Exercise set:
A. From the passage on threshold classification, list every category into which a classified subject can fall, each with its abbreviation.
B. According to the passage on threshold classification, which normal distribution is chosen for the positive population in the graph?
C. Transcribe the passage on threshold classification from "Typically, these concepts" up to and including "FN, and TP).".

Source extract:
+++
Unless the threshold value perfectly discriminates between the populations, some individuals will be classified correctly, and others will be classified incorrectly. There are four possibilities:
- A subject that belongs to the negative population might be classified as "negative." This is a correct classification, so this case is called a "true negative" (TN).
- A subject that belongs to the negative population might be classified as "positive." This is a wrong classification, so this case is called a "false positive" (FP).
- A subject that belongs to the positive population might be classified as "negative." This is a wrong classification, so this case is called a "false negative" (FN).
- A subject that belongs to the positive population might be classified as "positive." This is a wrong classification, so this case is called a "true positive" (TP).
Typically, these concepts are visualized by using a panel of histograms based on a finite sample of data. However, this visualization uses the populations themselves, rather than data. In particular, this visualization assumes two normal populations, a situation that is called the binormal model for binary discrimination (Krzandowski and Hand, ROC Curves for Continuous Data, 2009, p. 31-35).
A graph of the populations
In building up any complex graph, it is best to start with a simpler version. A simple version enables you to develop and debug your program and to experiment with various visualizations. This section creates a version of the graph that does not have the threshold line or the four categories (TN, FP, FN, and TP).
The following DATA step uses the PDF function to generate the density curves for two populations. For this graph, the negative population is chosen to be N(0, 1) whereas the positive population is N(2, 0.75). By convention, the mean of the negative population is chosen to be less than the mean of the positive population. I could have used two separate DO loops to iterate over the X values for the distributions, but instead I used (temporary) arrays to store the parameters for each population.
+++
Dataset extract:
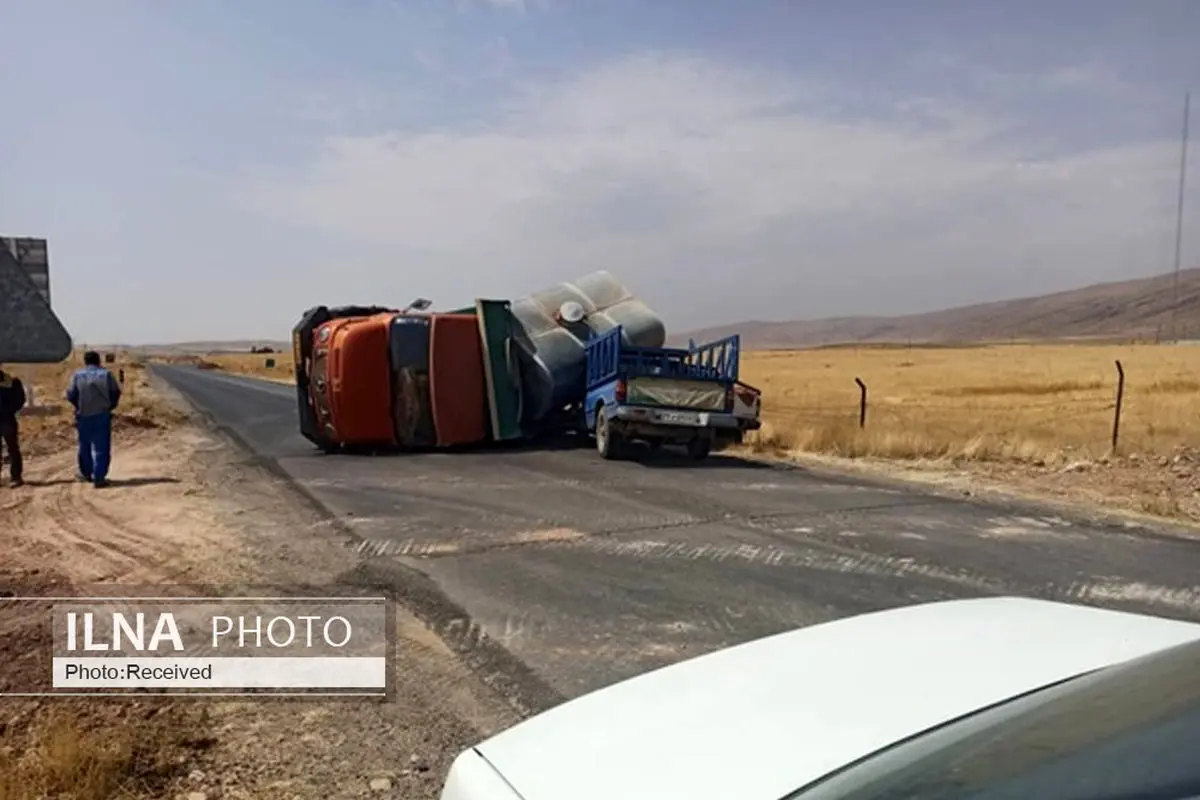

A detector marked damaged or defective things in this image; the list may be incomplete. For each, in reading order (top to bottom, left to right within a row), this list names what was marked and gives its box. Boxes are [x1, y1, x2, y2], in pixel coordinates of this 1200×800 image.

overturned orange truck [290, 272, 758, 453]
patched asphalt [154, 367, 1200, 705]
+++
Set of answers:
A. true negative (TN), false positive (FP), false negative (FN), true positive (TP)

B. N(2, 0.75)

C.
Typically, these concepts are visualized by using a panel of histograms based on a finite sample of data. However, this visualization uses the populations themselves, rather than data. In particular, this visualization assumes two normal populations, a situation that is called the binormal model for binary discrimination (Krzandowski and Hand, ROC Curves for Continuous Data, 2009, p. 31-35).
A graph of the populations
In building up any complex graph, it is best to start with a simpler version. A simple version enables you to develop and debug your program and to experiment with various visualizations. This section creates a version of the graph that does not have the threshold line or the four categories (TN, FP, FN, and TP).